[uf-new] an equation/MathML/TeX microformat?

Paul Topping pault at dessci.com
Sat Oct 27 11:01:13 PDT 2007


Yes, that's a good idea. In fact, our products already do embed this
kind of data in the equation images they produce. However, to make it a
useful standard, I have to convince the makers of many other products
and websites to do the same. Somehow it seems like an easier task to
convince them to change their HTML but perhaps it amounts to the same
thing. Is it practical for client-side script code to extract MathML or
TeX embedded in an image this way? 

Paul

> -----Original Message-----
> From: microformats-new-bounces at microformats.org [mailto:microformats-
> new-bounces at microformats.org] On Behalf Of James Howison
> Sent: Saturday, October 27, 2007 10:47 AM
> To: For discussion of new microformats.
> Subject: Re: [uf-new] an equation/MathML/TeX microformat?

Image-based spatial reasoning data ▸
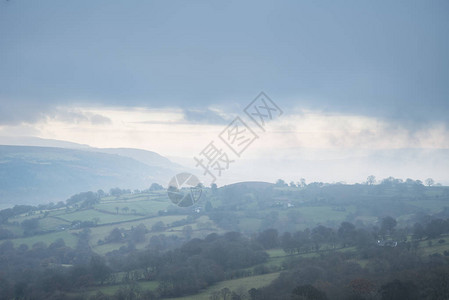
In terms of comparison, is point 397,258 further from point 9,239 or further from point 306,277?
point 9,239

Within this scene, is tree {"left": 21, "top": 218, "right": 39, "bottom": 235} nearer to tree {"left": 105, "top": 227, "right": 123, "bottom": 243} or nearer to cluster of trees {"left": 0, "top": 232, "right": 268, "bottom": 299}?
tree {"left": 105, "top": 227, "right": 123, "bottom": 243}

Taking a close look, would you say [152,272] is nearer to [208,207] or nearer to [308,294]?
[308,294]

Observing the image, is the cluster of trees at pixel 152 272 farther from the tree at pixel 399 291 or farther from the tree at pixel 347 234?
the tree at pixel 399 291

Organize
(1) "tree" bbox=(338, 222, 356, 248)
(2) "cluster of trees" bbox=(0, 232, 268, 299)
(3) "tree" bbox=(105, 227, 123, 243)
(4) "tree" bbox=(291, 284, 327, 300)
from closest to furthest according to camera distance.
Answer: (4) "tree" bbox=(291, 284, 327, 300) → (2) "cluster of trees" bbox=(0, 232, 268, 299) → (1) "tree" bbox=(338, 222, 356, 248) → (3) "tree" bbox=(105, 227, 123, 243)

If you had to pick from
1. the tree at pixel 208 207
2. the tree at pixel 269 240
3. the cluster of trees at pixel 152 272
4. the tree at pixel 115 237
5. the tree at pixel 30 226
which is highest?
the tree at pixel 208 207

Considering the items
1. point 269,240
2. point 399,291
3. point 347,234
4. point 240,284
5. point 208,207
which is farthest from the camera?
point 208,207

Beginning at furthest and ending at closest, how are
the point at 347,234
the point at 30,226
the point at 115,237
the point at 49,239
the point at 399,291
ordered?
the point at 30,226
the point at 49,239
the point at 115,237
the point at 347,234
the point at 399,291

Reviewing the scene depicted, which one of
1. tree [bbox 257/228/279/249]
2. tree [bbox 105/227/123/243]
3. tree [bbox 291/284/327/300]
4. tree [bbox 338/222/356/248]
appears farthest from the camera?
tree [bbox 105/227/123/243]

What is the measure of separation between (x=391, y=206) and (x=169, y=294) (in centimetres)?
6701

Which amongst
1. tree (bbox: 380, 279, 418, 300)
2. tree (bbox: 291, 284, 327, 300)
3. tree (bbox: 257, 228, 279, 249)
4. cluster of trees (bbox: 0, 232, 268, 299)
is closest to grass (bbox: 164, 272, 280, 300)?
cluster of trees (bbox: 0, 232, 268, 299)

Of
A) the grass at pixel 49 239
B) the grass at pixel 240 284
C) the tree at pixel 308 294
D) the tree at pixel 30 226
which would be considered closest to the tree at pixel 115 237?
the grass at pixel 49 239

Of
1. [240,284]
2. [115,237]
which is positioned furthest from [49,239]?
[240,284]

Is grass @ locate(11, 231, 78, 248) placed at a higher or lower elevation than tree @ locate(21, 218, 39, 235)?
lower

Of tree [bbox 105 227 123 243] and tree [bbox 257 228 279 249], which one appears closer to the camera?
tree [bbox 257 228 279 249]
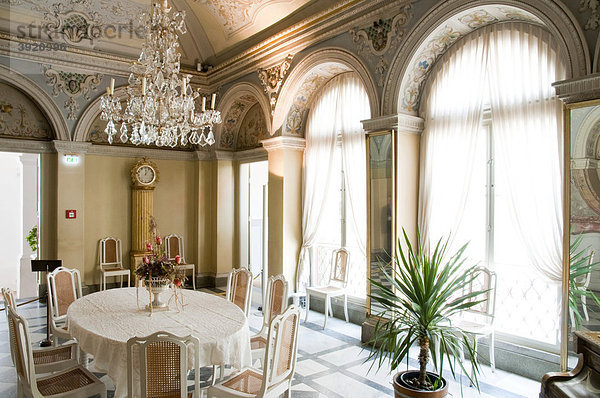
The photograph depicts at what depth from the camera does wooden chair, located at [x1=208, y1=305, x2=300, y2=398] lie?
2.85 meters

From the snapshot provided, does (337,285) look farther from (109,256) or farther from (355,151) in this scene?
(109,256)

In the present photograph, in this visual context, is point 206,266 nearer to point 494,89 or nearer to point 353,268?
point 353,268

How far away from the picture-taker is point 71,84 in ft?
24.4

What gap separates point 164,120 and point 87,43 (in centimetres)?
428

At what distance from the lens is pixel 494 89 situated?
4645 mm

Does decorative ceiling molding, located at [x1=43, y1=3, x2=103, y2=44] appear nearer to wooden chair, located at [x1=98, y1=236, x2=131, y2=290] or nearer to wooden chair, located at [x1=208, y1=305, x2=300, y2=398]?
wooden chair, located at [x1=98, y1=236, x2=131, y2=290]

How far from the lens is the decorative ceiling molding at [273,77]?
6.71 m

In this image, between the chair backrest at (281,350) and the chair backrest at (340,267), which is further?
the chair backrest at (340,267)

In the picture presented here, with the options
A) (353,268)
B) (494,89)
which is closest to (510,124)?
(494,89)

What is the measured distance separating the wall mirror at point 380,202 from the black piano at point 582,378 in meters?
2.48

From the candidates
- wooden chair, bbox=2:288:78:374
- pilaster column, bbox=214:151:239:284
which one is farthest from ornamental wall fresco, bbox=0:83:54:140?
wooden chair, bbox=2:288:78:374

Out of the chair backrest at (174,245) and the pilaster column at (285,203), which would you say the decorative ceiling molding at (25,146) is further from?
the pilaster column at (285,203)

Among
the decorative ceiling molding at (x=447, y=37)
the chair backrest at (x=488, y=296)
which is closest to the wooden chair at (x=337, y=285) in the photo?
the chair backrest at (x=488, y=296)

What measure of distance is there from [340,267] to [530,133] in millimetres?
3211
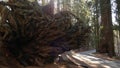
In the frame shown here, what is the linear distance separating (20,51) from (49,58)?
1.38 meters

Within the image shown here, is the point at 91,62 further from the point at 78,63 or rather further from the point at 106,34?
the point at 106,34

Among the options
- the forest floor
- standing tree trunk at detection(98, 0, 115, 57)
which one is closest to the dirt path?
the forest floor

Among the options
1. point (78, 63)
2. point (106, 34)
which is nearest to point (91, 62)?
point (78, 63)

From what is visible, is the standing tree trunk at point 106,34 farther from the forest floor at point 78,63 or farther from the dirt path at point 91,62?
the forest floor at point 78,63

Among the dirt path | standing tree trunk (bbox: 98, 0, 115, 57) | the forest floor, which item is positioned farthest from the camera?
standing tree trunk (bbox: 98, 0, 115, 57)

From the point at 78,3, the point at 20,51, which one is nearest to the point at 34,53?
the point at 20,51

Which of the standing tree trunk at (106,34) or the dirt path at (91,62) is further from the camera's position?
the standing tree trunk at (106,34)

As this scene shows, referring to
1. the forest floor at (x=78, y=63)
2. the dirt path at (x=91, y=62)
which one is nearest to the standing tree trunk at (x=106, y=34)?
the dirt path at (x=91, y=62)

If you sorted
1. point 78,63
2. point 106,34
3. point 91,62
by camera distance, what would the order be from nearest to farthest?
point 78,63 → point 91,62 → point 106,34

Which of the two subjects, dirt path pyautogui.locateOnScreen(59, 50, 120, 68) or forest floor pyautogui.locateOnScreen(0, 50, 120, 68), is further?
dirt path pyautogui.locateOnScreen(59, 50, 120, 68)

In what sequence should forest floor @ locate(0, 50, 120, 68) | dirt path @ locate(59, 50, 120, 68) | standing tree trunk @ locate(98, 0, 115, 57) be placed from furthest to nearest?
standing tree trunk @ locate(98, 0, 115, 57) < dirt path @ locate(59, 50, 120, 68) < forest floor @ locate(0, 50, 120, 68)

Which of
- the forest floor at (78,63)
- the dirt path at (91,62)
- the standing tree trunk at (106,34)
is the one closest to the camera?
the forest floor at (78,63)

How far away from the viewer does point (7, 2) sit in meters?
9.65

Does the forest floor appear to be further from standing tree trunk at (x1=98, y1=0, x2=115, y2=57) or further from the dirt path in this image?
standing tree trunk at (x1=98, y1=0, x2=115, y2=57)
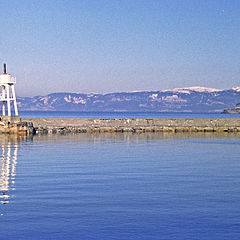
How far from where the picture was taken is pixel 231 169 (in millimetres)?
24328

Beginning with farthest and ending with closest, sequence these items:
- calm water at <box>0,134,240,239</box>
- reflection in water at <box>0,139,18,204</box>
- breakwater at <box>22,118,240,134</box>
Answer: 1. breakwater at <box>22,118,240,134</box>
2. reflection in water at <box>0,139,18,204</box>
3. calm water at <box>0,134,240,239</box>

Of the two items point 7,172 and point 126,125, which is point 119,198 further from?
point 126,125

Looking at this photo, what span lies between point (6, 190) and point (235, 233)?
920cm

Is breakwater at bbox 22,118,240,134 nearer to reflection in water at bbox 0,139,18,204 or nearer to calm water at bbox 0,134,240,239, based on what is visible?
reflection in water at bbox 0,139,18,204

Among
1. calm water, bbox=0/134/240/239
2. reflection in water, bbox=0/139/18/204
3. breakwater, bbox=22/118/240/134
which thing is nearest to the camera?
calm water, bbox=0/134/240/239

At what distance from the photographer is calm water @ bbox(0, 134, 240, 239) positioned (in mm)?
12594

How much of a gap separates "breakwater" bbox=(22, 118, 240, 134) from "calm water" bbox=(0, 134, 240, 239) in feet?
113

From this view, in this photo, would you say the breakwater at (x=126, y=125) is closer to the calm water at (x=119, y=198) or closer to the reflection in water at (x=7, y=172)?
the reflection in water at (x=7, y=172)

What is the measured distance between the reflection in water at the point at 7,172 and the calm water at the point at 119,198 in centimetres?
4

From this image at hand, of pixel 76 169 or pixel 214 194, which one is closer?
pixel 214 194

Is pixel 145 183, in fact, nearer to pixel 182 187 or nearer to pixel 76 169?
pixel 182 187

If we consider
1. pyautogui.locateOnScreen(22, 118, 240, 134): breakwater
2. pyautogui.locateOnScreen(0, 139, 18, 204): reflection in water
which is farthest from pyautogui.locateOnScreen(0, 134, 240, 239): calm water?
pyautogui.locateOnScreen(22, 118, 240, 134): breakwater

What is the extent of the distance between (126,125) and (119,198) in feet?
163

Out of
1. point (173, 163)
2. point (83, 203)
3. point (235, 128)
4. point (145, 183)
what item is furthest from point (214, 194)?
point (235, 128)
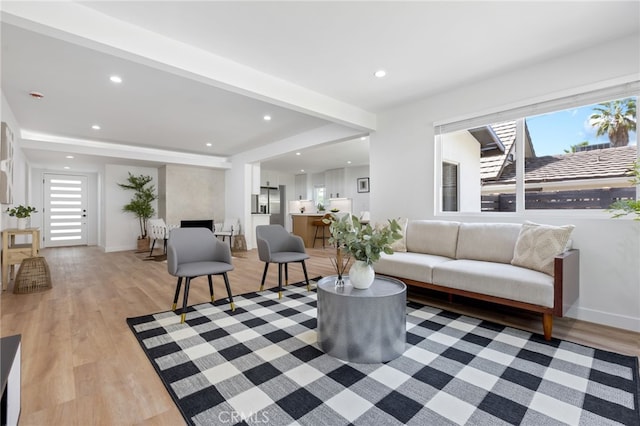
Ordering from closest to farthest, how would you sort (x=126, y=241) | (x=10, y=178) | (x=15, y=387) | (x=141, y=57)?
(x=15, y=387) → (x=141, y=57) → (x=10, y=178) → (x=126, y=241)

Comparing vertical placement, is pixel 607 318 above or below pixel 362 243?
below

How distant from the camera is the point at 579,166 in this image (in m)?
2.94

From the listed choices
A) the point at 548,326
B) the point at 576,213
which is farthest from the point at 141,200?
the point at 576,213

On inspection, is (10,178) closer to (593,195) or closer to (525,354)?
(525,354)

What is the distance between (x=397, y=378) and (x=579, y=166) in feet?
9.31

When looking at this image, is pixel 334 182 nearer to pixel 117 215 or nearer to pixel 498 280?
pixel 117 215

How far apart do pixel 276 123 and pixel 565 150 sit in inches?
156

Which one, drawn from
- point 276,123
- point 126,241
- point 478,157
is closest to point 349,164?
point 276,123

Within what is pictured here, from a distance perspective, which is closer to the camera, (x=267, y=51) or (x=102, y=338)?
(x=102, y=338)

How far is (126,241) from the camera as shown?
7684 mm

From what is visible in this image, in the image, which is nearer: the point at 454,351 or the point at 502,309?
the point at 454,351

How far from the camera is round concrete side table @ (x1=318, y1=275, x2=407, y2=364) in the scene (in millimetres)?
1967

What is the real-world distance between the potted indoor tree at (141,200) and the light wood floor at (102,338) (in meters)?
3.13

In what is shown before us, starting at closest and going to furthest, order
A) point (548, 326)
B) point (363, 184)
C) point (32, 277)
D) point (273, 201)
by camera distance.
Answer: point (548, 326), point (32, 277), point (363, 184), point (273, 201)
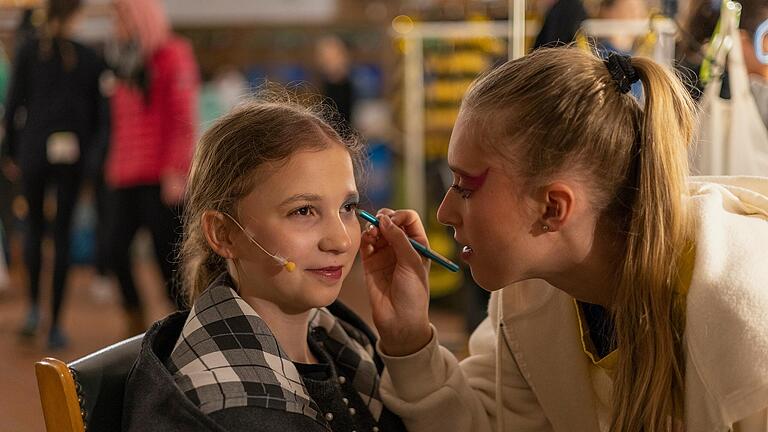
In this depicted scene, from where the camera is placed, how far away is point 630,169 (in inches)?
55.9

Instructions ▸
**a)** Quote the equation microformat message, starting at "Paul Topping pault" and ending at "image this way?".
**b)** In the equation microformat message, why does embedding the data in equation images not yet make it a useful standard? Answer in one to three sentences.
The material has no connection to the equation microformat message.

Results for each task ▸
**a)**
Paul Topping pault at dessci.com
Sat Oct 27 11:01:13 PDT 2007


Yes, that's a good idea. In fact, our products already do embed this
kind of data in the equation images they produce. However, to make it a
useful standard, I have to convince the makers of many other products
and websites to do the same. Somehow it seems like an easier task to
convince them to change their HTML but perhaps it amounts to the same
thing. Is it practical for client-side script code to extract MathML or
TeX embedded in an image this way?

**b)** The writer's own products already embed the data, but a useful standard would need the makers of many other products and websites to do the same. The writer would have to convince them.